Note: Romania has recently issued RON 1.2 billion (EUR 240 million) through the fourth issue of the Fidelis scheme in May 2025.2 The finance ministry aims to sell domestic treasury bonds and bills worth 5.8 billion lei ($1.30 billion) in June.5 Romania's general government deficit stood at 9.3% of GDP in 2024, with projections indicating it will remain high at 8.6% in 2025, pole vaulting well above the EU's 3% threshold.[3] The country is under pressure to reduce its deficit and stabilize its rising public debt.[1][3] The European Commission advises Romania to implement effective corrective actions by April 2025 to address its excessive deficit, which includes controlling net expenditure growth.[3] The IMF proposes a new tax mix to achieve fiscal sustainability and fairness.4 To enhance investor confidence, Romania must undertake credible fiscal reforms targeting the substantial deficit and debt levels. These reforms may involve a mix of expenditure controls, revenue enhancements, and structural reforms. [1-5]
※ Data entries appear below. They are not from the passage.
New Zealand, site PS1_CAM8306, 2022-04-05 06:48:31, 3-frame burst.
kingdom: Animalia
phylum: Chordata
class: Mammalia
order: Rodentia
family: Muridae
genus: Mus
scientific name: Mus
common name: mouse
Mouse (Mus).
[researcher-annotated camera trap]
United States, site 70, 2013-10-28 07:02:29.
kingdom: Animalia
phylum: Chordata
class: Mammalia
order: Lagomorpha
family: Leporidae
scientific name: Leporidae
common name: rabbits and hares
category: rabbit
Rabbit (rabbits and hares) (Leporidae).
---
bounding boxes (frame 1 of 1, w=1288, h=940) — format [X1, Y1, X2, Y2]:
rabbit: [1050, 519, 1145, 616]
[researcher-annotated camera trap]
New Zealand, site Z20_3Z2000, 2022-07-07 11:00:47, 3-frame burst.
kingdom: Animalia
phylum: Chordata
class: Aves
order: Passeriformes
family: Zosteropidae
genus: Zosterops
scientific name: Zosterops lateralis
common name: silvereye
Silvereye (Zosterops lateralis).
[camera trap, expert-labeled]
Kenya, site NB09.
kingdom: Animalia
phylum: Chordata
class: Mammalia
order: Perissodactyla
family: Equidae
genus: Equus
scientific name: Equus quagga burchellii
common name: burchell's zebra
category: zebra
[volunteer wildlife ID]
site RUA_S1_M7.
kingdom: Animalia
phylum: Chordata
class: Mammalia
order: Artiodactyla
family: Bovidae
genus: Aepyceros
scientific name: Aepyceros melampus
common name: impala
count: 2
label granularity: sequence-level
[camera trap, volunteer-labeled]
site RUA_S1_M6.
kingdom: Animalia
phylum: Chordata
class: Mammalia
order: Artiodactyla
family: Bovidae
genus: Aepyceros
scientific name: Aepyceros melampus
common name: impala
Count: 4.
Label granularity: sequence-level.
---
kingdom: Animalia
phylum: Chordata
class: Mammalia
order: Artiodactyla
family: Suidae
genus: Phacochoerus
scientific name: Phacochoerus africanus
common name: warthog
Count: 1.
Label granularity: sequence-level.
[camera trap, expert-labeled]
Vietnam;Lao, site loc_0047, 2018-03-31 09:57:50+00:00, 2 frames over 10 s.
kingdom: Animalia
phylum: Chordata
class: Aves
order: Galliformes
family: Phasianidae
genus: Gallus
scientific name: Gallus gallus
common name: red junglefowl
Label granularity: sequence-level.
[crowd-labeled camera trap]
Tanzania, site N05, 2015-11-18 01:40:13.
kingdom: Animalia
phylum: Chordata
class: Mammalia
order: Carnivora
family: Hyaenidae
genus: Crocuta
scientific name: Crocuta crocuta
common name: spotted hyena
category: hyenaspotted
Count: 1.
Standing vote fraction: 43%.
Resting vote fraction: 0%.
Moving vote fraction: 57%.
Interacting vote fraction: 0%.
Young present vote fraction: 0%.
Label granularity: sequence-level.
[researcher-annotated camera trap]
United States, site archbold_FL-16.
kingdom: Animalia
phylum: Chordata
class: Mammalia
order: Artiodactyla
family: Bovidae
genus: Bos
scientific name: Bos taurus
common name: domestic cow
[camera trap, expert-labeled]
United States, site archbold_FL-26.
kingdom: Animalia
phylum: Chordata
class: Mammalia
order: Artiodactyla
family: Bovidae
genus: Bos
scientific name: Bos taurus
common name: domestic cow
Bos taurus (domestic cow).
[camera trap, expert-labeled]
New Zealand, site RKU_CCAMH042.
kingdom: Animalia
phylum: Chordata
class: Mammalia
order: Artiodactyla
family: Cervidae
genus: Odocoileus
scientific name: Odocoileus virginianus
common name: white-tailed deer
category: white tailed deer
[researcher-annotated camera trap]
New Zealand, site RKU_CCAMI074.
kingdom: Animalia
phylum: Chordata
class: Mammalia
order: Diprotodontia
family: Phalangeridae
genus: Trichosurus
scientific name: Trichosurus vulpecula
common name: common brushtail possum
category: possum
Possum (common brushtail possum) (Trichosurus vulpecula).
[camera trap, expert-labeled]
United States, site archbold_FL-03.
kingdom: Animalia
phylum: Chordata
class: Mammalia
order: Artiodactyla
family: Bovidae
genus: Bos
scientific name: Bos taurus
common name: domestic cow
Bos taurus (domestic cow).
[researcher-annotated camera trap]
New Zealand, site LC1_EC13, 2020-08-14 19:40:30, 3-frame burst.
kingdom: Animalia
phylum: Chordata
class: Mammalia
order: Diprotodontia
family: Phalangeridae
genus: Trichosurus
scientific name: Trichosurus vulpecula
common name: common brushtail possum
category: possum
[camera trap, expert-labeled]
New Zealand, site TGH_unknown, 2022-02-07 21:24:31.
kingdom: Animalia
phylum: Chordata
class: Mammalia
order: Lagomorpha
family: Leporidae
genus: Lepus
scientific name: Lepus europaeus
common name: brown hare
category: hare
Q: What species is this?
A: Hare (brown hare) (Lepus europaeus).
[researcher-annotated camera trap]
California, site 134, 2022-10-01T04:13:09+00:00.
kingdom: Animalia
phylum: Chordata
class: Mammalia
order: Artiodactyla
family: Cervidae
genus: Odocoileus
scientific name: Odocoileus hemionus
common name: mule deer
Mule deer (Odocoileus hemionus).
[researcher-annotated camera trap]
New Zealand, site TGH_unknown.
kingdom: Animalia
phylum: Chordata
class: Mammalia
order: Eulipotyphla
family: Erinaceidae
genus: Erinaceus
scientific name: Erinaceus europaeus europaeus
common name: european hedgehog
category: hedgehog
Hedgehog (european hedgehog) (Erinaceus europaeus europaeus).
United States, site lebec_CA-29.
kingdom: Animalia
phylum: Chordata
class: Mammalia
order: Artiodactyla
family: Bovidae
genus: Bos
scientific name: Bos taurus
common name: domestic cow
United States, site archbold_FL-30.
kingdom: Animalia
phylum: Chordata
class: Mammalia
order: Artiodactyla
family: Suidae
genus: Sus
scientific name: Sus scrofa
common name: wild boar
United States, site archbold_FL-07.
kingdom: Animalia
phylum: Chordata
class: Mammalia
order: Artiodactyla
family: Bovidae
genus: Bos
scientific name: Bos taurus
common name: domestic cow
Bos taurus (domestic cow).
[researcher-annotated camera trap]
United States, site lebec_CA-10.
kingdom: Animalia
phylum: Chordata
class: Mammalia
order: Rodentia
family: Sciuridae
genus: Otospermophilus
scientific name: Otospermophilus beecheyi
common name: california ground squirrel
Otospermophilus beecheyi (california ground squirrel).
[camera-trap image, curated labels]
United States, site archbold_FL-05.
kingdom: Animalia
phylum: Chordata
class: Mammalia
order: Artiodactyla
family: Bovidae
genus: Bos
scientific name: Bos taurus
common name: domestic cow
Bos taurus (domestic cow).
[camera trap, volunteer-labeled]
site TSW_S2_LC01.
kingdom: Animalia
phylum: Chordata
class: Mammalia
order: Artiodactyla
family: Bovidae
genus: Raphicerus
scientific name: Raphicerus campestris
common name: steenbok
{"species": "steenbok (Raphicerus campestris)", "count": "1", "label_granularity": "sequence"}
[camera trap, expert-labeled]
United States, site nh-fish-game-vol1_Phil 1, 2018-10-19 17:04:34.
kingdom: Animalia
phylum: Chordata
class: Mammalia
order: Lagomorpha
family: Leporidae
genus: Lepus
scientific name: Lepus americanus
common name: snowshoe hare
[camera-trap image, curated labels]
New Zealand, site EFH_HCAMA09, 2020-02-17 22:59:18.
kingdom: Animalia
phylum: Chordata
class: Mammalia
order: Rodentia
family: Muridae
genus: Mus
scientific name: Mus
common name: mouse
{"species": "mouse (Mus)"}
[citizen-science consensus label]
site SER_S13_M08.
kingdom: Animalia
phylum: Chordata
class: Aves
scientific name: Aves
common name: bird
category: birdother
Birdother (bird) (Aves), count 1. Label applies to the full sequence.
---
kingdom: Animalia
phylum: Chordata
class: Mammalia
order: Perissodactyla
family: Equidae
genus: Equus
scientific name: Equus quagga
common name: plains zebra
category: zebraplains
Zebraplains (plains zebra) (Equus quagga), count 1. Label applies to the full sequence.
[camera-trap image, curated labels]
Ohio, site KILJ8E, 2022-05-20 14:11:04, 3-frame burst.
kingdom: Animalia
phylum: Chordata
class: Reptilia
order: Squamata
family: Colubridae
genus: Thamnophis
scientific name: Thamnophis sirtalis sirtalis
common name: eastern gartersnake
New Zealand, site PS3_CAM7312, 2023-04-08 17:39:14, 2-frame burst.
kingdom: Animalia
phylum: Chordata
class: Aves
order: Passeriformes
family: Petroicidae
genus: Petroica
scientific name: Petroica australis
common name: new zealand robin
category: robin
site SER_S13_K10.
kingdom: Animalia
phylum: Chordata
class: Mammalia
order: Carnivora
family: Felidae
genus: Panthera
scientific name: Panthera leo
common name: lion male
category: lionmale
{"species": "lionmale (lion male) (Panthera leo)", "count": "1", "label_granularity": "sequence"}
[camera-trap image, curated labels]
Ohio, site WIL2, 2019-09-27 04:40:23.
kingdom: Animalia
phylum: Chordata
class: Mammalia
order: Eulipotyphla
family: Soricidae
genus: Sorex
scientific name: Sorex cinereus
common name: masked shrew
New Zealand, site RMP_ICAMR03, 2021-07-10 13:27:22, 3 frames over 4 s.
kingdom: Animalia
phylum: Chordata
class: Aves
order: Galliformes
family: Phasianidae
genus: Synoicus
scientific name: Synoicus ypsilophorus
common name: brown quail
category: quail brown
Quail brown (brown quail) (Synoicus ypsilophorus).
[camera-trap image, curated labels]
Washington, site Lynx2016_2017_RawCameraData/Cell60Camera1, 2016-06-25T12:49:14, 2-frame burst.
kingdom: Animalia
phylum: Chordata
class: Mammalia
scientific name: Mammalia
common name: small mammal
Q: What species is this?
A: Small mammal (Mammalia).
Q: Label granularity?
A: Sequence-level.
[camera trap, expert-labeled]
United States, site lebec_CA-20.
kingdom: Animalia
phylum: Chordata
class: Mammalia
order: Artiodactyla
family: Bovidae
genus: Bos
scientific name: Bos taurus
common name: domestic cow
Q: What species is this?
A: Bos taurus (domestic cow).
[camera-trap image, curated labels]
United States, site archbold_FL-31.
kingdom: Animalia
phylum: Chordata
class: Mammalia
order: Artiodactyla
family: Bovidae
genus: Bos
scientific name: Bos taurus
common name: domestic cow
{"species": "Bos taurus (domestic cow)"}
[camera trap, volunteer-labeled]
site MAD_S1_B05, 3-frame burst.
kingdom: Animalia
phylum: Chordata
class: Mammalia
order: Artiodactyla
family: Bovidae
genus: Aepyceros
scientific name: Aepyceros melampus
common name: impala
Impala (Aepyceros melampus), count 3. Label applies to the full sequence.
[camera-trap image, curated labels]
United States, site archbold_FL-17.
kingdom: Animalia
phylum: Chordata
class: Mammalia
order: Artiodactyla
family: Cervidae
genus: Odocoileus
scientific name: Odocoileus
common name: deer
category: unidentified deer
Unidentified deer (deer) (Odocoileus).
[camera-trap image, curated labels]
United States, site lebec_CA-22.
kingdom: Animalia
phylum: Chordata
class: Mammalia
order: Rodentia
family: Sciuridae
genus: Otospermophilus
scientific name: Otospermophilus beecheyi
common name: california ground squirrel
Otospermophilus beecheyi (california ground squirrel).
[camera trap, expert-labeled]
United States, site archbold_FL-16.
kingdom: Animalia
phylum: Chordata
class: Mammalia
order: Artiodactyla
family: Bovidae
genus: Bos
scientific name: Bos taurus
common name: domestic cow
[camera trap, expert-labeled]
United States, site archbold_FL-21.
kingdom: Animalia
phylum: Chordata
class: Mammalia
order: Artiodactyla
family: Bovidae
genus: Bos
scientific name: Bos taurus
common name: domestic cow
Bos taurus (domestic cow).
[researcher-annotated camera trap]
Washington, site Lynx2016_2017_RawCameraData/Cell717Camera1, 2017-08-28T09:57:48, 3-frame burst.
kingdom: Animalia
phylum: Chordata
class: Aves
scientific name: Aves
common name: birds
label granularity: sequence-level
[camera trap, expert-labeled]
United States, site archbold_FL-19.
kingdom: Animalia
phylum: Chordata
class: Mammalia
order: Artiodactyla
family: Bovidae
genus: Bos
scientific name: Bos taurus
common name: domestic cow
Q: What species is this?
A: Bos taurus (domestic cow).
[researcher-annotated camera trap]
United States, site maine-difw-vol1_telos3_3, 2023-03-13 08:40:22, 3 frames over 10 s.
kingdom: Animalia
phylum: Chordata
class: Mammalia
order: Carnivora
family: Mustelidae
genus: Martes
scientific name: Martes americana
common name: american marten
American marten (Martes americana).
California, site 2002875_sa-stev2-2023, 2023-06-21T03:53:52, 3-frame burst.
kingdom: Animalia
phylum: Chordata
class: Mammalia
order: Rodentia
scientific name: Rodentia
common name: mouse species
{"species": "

[1]: https://ec.europa.eu/info/business-economy-euro/cohesion-and- funds/business-environment/sustainable-business-trends/fiscal-deficits_en

[3]: https://ec.europa.eu/info/business-economy-euro/cohesion-and- funds/business-environment/eppo/budgetary-surveillance_en

The Ministry of Finance in Romania has been actively seeking private investments, having secured a total of EUR 900 million (3XEUR 300 million in March, EUR 100 million in April, EUR 300 million in May, and EUR 100 million at the beginning of June) through such investments.

To regain investor confidence and achieve fiscal sustainability, Romania is expected to undertake credible fiscal reforms focusing on the substantial deficit and debt levels, which may include expenditure controls, revenue enhancements, and structural reforms.